Шмелев страдал тяжелой болезнью, обострения которой не раз ставили его на грань смерти. Материальное положение Шмелева порой доходило до нищенства. Война 1939—45, пережитая им в оккупированном Париже, клевета в печати, которой недруги пытались очернить имя писателя, усугубляли его душевные и физические страдания.

Престарелого писателя обвиняли чуть ли не в сотрудничестве с нацистами (он публиковался в изданиях, которые потом стали считаться коллаборционистскими, однако вряд ли пожилой писатель мог разбираться в таких вещах). Но ведь Шмелёв всегда был добрым, сострадательным человеком.
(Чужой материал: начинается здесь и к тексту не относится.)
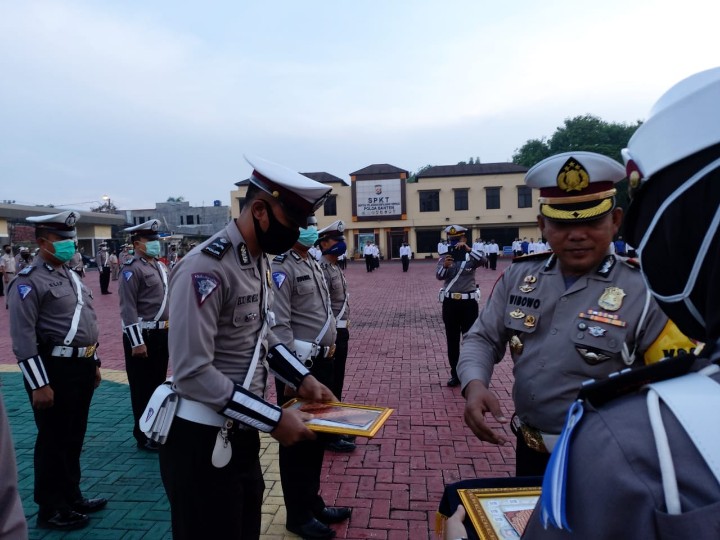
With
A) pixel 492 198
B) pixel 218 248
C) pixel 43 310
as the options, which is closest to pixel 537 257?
pixel 218 248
По воспоминаниям современников, Шмелев был человеком исключительной душевной чистоты, не способным ни на какой дурной поступок. Ему были присущи глубокое благородство натуры, доброта и сердечность. О пережитых страданиях говорил облик Шмелева — худого человека с лицом аскета, изборожденным глубокими морщинами, с большими серыми глазами, полными ласки и грусти.

Ксения Деникина, жена генерала Деникина вспоминала:
...Когда началась последняя война, И.С. очень тяжело это переживал. Я приведу несколько слов из его писем от 1939 года, которые звучат, как будто они написаны сейчас: "Я знаю: чистая наша Россия будет. Увенчанная страдалица... Теперь уже открылись глаза мира и все понятно. Будем же верить, что отыщется затерянный путь к правде, что истинная Россия себя найдет... Идет новое поколение, молодое, хватившее всего и дерзкое. Да будет приход его под знаком Господним!"

Неважно, что не одобряют Шмелева многие суровые критики, что находят в нем недостатки, что доказывают, будто он не на высоте классических образцов.

Он - Богоищущая душа, последний писатель той исконной русской жизни, в которой, невзирая на прогресс, большие города и всякую современную технику и комфорты, жила еще российская кондовая душа со своим стремлением к праведному. Он - нам понятный и наш родной писатель.

Иван Сергеевич Шмелёв умер в 1950 году в результате сердечного приступа. Смерть писателя, так любившего монастырскую жизнь, стала глубоко символичной: 24 июня 1950 года, в день именин старца Варнавы, который ранее благословлял его «на путь», Шмелёв приезжает в русский монастырь Покрова Божией Матери в Бюсси-ан-От и в тот же день умирает.
Рассказывают, что писатель тихо сидел в трапезной монастыря, тихо заснул... и больше не проснулся. Говорят, такую смерть Господь посылает праведникам, много страдавшим при жизни...

Иван Сергеевич Шмелёв был похоронен на парижском кладбище Сент-Женевьев-де-Буа. В 2000 году было выполнено заветное желание Шмелёва: прах его и его жены перевезён на родину и погребён рядом с могилами родных в московском Донском монастыре.

Упокой, Господи, душу раба Твоего Иоанна.